Politics after death: I’m right, you’re wrong, by gawd!

As the Biden presidential inauguration approaches, I’ve been thinking about a gravely ill man who wanted to live long enough to see Trump impeached. It took some Google searching to track down Michael Garland Elliott, who passed away April 6, 2017, at age 75 in Oregon.

Mr. Elliott and the others mentioned in this article were entwined in the pernicious polarization of politics that many of us have fallen into. When you scrape away the bruised peelings, scoop out all the bitter rhetoric and get down to the very garbage at its core today, our country’s politics—at this moment in time—can unfortunately be boiled down to a simple definition: I’m right and, by gawd, you’re wrong. Some folks want to hold true to this sentiment even after they’re ashes or six feet under.

Regardless of whether you’re political inclined or could care less about politicians, Mr. Elliott’s story is intriguing. It’s a bit sad, a bit happy and a bit funny. So are the stories of the other dead whom I mention here.

According to his obituary, Mr. Elliott was once a member of a semi-pro basketball team that played exhibition games where the players dressed as women. During those games, he was called Skaggy Maggie.

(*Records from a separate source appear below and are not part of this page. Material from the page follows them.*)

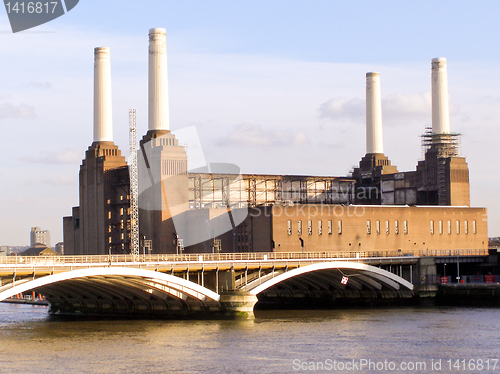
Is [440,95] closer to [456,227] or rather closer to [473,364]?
[456,227]

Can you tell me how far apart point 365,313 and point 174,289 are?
1908 centimetres

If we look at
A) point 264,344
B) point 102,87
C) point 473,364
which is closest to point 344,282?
point 264,344

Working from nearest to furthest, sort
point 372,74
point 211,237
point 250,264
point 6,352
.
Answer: point 6,352 < point 250,264 < point 211,237 < point 372,74

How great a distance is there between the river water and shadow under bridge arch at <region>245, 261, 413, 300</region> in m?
5.37

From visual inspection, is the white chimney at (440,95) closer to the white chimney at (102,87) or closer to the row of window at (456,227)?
the row of window at (456,227)

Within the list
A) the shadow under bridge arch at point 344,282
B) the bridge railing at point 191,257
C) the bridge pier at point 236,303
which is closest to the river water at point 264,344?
the bridge pier at point 236,303

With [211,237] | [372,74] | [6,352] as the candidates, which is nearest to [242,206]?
[211,237]

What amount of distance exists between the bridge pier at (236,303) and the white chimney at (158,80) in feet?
113

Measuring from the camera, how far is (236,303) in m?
69.8

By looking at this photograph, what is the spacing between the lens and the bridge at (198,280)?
60875 mm

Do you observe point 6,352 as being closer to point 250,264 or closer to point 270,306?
point 250,264

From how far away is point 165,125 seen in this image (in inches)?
3917

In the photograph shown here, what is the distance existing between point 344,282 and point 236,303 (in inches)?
553

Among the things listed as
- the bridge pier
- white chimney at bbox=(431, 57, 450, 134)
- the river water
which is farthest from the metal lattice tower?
white chimney at bbox=(431, 57, 450, 134)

In everyday life, he was a sharp dresser and a Porsche enthusiast who owned a dozen of the fancy cars over the years.

But nothing touched his heart like golf, a sport he became passionate about. He had a bit of a temper. One time he was so angered by a poor shot that he threw his club into a tree. Eventually, every club in his bag ended up in the tree.

His health declined during the last decade of his life, something he gracefully accepted, and his passion turned to TV news. When he was no longer able to golf, he instead threw things at the TV.

It’s needless to elaborate on his views of Trump. After all, how many dying people have the goal of staying alive until a president is kicked out of office?

By the time of his death, Mr. Elliott’s family was gone. He had friends, however. Among them was his best friend, his ex-wife. She was with him at the end. Hers were the last words he heard, and those words were “Donald Trump has been impeached.”

“Upon hearing that,” his obit stated, “he took his final, gentle breath, his earthly work concluded.” His death occurred prior to Trump’s first impeachment, so the end-of-life message was not the truth, but this compassionate fib can easily be forgiven by the living.

Mr. Elliott, by the way, was the first to be reported but not the only person to pass away only after hearing impeachment news (although fake news) about Trump.

Corliss D. Gilchrist, 91, of Altoonja, Iowa, died May 3, 2017, after he was told the process to impeach Trump had begun. This fake news was told to Mr. Gilchrist so “he could rest in peace,” according to his obituary. He was, noted the obit, a “stoic, hardworking, and simple man who had a joyful outlook on life.”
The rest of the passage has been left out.